Europe has less than 10 years left to burn gas, study says

EU poised to publish list of 55 new major gas projects considered for public funding

 

Europe needs to “urgently get off gas”, if it is to reduce greenhouse gas emissions which contribute to global warming – and to comply with internationally agreed reductions, according to new research.

The study by Tyndall Centre for Climate Change Research and Teesside University in the UK, shows EU countries can afford just nine more years of burning gas and other fossil fuels at the current rate before they will have exhausted their share of the earth’s remaining carbon budget which was designed to ensure a maximum global temperature rise of 2 degrees this century.

Even with a managed phase-out, fossil fuels including natural gas, “can have no substantial role beyond 2035 in an EU energy system compatible with a 2 degree limit on global temperature increases”, the authors note – the research was commissioned by Friends of the Earth Europe.

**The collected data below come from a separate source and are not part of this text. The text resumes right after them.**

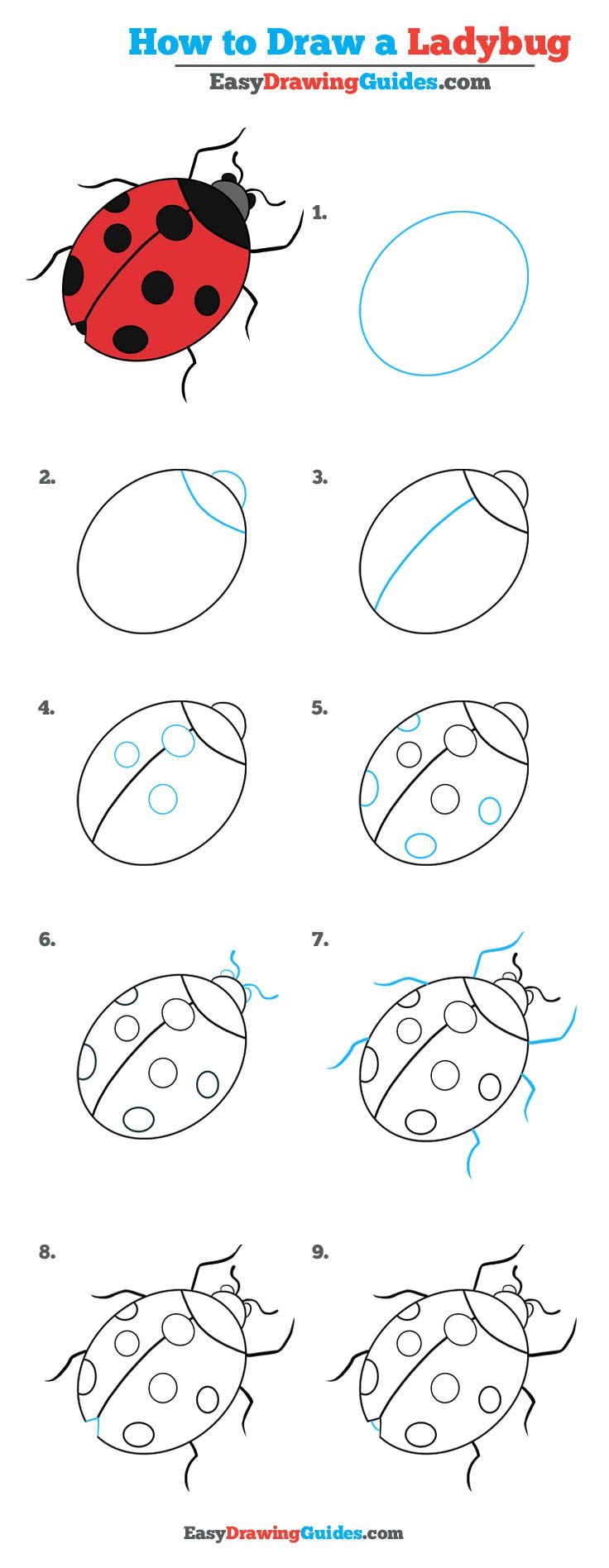 How to Draw a Ladybug
EasyDrawingGuides.com

1.

2.

3.

4.

5.

6.

7.

8.

9.

EasyDrawingGuides.com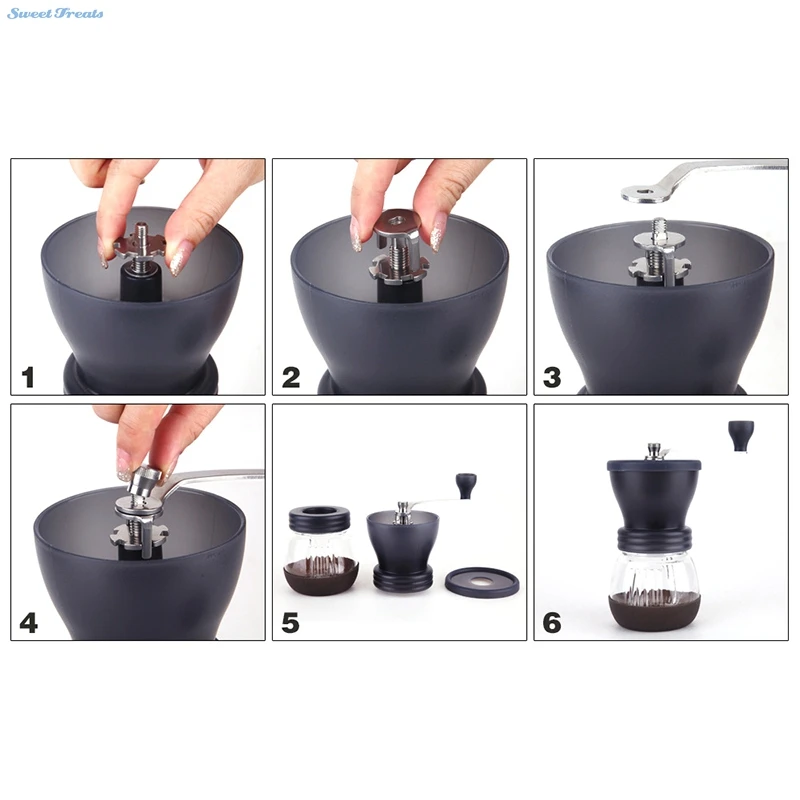 Sweet Treats

1

2

3

4

5

6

“The findings are a stark reminder of the urgency with which Europe, as a region historically responsible for climate change, needs to shift to an energy system free from fossil fuels,” said Friends of the Earth. The study has prompted a call for Ireland to stop investment in infrastructure for processing gas from fossil fuel sources.

Under the terms of the Paris climate agreement, the EU committed to limit global warming to well below 2 degrees and to “pursue efforts to limit the temperature increase to 1.5 degrees”. For 1.5 degrees, gas and other fossil fuels would need to be phased-out even faster, it concludes.

The research was published to coincide with the latest round of the UN climate talks – known as COP23 – being attended by representatives from 200 signatory countries, which is taking place in Bonn, Germany, to agree how best to implement the accord, and review the implications of the US withdrawal from the agreement.

Methane emissions

Because of the high levels of both CO2 and methane emissions throughout the gas lifecycle, the authors conclude, “there is categorically no role for bringing additional fossil fuel reserves, including gas, into production”, and that, “an urgent programme to phase out existing natural gas and other fossil fuel use across the EU is an imperative’’.

This warning comes as the EU is poised to publish a list of 55 new major gas projects it is considering for public funding. In the past three years, the EU has granted more than €1 billion in public finance to gas projects.

FoE Europe director Jagoda Munic said Europe’s infatuation with gas was incompatible with serious action on climate change. “The oil and gas industry is going all out to paint gas as green and keep us hooked on fossil fuels, but the truth is there is absolutely no room for gas in the transition we need to a clean energy future. Europe needs to urgently get off all fossil fuels, realise the full potential of energy savings, and go for a 100 per cent renewable system in the hands of people,” he added.

What this report means for Ireland is that “we have less than 20 years to replace gas as fuel for electricity, if we are serious about playing out part in achieving the goals of the Paris Agreement,” said FoE Ireland director Oisín Coghlan.

For starters, that meant there was no point in investing in new gas infrastructure, he said. “And having banned fracking in Ireland it would be particularly absurd to start importing fracked gas from the US. The Government simply has to scrap plans for LNG terminals in Cork and Kerry.”

FoE was not saying we should be shutting down Corrib Gas, Mr Coghlan said “but building these terminals makes no sense”.

He added: “It’s almost 20 years since the Government was first advised to get off peat-burning for electricity. Nothing happened, so the Citizens Assembly just set a five-year deadline. Now we have 20 years to get off gas. We need to start the transition now.”